Source text:
______________________________
Partition of Joint Family Property: Daughters' Coparcenary Rights After the 2005 Amendment to the Hindu Succession Act

Partition of Joint Family Property: Daughters’ Coparcenary Rights After the 2005 Amendment to the Hindu Succession Act

For generations, daughters in Hindu joint families occupied a paradox. They were part of the family, raised on the same land, shaped by the same property, and yet the law told them they were not coparceners. Sons were born into a legal right to a share in the ancestral property. Daughters were not. This was not a minor procedural inequality. It was a foundational distinction that determined, over lifetimes, who controlled land, who had economic independence, and who could make claims on the family’s accumulated wealth.

The Hindu Succession (Amendment) Act, 2005 changed this. By substituting Section 6 of the Hindu Succession Act, 1956, Parliament declared that daughters would become coparceners in a Mitakshara Hindu joint family by birth, in the same manner as sons, with the same rights and the same liabilities. The intent was unambiguous: to bring the law in line with the constitutional guarantees of equality and to end a discrimination that had persisted in Hindu personal law for centuries.
______________________________
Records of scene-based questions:
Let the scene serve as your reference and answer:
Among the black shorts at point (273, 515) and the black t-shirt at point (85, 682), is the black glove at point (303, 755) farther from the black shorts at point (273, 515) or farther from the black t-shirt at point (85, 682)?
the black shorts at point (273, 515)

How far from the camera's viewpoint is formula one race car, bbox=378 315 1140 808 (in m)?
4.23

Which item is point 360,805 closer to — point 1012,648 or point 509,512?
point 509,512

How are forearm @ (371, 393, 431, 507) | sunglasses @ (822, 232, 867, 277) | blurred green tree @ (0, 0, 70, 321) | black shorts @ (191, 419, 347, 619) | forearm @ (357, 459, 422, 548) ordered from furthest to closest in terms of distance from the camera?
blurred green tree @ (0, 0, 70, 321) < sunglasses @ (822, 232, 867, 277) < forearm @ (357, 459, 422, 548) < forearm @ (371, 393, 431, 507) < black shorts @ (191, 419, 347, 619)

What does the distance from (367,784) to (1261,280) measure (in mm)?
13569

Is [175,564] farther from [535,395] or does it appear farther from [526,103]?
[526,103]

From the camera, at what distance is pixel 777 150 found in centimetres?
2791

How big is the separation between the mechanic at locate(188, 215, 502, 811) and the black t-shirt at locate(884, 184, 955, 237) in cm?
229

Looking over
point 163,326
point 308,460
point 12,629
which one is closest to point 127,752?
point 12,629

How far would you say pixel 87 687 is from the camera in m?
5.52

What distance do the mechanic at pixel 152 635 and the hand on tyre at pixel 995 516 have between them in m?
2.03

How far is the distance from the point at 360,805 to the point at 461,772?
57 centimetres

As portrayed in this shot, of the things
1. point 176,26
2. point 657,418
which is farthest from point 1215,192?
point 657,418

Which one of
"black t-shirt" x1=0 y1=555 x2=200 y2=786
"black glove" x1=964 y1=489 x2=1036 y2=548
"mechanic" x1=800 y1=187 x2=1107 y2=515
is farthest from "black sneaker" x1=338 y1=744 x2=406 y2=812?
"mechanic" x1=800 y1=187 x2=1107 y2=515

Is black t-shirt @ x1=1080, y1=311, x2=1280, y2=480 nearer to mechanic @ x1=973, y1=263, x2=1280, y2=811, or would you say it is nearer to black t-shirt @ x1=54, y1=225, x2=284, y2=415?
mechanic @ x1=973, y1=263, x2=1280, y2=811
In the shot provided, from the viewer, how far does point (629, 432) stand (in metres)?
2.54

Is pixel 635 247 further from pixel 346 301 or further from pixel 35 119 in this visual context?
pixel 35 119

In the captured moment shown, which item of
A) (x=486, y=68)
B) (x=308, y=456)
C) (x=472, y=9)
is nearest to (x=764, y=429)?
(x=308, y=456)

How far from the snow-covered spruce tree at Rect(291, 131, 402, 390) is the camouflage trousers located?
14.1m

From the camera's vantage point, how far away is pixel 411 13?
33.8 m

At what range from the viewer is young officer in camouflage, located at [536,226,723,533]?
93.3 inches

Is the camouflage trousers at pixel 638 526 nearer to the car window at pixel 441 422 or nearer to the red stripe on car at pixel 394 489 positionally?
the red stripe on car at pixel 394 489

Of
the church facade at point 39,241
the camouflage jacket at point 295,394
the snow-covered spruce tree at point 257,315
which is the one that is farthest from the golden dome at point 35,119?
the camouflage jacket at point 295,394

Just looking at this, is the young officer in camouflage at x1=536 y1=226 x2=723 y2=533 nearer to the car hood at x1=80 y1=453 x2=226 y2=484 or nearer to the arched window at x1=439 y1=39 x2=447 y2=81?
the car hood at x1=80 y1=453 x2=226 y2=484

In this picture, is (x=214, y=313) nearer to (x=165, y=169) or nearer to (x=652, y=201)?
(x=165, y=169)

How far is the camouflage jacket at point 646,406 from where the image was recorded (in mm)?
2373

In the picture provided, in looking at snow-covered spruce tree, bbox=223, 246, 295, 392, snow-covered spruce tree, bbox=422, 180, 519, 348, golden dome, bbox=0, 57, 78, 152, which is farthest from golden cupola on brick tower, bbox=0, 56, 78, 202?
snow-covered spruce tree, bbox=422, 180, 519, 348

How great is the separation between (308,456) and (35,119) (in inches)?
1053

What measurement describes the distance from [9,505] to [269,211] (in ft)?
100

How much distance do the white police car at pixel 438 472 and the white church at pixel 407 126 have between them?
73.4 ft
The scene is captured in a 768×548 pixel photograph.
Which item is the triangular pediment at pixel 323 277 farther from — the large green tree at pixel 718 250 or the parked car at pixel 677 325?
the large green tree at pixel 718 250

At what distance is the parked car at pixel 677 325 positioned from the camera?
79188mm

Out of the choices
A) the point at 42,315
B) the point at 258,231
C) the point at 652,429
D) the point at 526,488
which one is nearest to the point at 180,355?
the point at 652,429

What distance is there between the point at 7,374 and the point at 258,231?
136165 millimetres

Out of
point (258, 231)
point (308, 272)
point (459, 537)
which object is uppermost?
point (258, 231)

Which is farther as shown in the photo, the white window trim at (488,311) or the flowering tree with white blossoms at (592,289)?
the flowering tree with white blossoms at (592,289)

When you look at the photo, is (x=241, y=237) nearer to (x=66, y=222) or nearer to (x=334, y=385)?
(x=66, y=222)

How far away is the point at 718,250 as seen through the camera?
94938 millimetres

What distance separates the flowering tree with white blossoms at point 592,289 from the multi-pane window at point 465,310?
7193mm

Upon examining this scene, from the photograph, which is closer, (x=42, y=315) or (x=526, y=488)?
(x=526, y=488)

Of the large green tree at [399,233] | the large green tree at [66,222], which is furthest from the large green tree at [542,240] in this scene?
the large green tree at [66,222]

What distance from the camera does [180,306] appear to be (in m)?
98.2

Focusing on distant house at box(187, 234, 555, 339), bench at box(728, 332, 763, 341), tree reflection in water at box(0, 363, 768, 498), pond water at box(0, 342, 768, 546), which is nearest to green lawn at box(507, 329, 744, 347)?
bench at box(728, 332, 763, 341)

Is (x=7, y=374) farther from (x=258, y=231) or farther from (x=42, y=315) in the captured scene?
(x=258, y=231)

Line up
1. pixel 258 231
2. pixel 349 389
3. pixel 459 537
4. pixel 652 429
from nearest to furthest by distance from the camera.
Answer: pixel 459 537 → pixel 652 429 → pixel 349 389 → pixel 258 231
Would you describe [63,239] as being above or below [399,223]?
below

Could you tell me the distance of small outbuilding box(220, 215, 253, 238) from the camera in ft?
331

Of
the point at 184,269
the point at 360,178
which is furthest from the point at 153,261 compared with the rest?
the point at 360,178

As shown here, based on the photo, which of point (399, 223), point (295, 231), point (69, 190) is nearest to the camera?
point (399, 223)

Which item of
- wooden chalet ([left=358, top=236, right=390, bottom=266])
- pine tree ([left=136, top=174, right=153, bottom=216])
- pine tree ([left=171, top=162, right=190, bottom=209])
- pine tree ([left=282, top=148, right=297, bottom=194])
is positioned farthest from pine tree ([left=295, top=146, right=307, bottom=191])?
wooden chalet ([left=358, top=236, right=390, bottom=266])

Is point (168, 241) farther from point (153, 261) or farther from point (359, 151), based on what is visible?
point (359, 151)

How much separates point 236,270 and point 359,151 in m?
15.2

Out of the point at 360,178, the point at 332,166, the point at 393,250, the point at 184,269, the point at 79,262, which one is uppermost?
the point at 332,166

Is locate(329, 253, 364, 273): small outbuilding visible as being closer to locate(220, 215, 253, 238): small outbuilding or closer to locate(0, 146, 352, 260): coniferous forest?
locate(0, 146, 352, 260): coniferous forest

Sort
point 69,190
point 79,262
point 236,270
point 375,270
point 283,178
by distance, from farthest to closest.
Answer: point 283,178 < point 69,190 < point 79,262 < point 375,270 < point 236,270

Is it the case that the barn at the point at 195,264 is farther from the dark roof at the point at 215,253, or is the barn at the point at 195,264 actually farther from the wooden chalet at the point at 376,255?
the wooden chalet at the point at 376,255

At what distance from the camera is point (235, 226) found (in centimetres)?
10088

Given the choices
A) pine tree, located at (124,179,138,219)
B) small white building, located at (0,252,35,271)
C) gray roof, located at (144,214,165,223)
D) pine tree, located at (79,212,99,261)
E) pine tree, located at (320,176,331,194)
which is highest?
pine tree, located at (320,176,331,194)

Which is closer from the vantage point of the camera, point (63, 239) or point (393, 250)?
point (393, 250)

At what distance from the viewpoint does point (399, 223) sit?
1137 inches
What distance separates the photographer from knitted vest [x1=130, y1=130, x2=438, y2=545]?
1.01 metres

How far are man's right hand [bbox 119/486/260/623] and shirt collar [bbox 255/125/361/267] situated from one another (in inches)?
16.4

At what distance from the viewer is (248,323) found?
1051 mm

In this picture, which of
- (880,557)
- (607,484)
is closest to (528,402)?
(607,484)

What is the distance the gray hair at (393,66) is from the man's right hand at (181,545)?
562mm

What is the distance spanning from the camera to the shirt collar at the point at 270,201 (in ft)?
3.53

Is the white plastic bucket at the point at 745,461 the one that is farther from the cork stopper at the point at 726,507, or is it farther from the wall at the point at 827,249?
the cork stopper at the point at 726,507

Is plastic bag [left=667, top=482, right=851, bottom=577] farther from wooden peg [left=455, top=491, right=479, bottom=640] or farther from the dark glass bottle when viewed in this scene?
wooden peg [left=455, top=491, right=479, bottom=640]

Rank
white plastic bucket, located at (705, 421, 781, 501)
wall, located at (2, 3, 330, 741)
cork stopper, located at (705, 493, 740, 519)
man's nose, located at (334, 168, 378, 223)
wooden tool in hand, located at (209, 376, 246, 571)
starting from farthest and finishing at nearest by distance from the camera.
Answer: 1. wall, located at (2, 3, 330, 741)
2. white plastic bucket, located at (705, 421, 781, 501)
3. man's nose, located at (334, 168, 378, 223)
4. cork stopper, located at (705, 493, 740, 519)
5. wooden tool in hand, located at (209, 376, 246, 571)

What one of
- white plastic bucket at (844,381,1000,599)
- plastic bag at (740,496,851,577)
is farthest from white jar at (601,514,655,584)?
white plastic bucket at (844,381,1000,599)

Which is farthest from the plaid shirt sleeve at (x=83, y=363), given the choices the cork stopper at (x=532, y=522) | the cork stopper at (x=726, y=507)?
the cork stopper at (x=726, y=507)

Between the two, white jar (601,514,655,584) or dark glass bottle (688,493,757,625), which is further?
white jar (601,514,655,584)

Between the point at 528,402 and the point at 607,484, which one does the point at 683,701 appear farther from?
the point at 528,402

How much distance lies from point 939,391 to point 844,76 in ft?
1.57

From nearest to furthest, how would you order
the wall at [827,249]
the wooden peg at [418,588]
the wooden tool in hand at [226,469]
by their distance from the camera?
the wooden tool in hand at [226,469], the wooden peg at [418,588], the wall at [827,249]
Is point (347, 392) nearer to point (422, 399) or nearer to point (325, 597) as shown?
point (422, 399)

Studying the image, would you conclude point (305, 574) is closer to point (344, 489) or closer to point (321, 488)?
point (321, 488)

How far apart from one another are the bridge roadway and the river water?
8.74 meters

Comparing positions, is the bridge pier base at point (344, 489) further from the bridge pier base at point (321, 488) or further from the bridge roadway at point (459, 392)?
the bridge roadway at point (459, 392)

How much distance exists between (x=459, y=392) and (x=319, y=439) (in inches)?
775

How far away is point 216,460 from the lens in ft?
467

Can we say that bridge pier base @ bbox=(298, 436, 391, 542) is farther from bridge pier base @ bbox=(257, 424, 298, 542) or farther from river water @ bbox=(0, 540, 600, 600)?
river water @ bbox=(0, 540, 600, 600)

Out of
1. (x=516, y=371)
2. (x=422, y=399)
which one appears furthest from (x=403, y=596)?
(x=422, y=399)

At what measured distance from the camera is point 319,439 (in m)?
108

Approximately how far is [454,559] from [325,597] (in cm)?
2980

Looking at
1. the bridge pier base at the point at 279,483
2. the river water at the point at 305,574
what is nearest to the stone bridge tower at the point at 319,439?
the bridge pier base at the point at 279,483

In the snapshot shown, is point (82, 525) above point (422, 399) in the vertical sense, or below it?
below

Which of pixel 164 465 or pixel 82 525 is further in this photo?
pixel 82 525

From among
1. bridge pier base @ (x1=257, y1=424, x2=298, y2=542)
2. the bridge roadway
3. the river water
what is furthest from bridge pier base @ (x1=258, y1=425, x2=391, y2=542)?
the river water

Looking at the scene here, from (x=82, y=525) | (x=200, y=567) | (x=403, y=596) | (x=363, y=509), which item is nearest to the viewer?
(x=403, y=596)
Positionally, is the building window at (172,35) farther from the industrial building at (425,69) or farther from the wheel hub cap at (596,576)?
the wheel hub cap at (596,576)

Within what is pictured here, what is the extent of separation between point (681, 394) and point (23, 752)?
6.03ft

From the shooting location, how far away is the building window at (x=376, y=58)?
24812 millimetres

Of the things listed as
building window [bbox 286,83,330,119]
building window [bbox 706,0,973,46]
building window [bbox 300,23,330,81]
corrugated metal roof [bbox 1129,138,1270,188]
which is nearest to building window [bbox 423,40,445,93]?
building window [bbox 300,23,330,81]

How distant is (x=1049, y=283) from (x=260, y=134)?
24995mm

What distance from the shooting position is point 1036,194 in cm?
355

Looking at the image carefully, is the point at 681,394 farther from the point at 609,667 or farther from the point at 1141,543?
______________________________
Problems and tasks:
(a) Decide whether each statement agrees with the passage on daughters' coparcenary rights. Answer yes or no for each, quoting the words of the passage that settle it. (i) Under the 2005 amendment, daughters become coparceners by birth in the same manner as sons. (ii) The amendment gave daughters the same rights as sons but not the same liabilities. (iii) The passage describes the earlier distinction between sons and daughters as a minor procedural inequality.
(b) Rewrite the stretch from "Partition of Joint Family Property: Daughters'" through "family’s accumulated wealth." in the passage on daughters' coparcenary rights, replacing "ancestral property" with "inherited property".
This material has no connection to the passage on daughters' coparcenary rights.

Exercise solutions:
(a)
(i) Yes: "daughters would become coparceners in a Mitakshara Hindu joint family by birth, in the same manner as sons"
(ii) No: "with the same rights and the same liabilities"
(iii) No: "This was not a minor procedural inequality."

(b)
Partition of Joint Family Property: Daughters' Coparcenary Rights After the 2005 Amendment to the Hindu Succession Act

Partition of Joint Family Property: Daughters’ Coparcenary Rights After the 2005 Amendment to the Hindu Succession Act

For generations, daughters in Hindu joint families occupied a paradox. They were part of the family, raised on the same land, shaped by the same property, and yet the law told them they were not coparceners. Sons were born into a legal right to a share in the inherited property. Daughters were not. This was not a minor procedural inequality. It was a foundational distinction that determined, over lifetimes, who controlled land, who had economic independence, and who could make claims on the family’s accumulated wealth.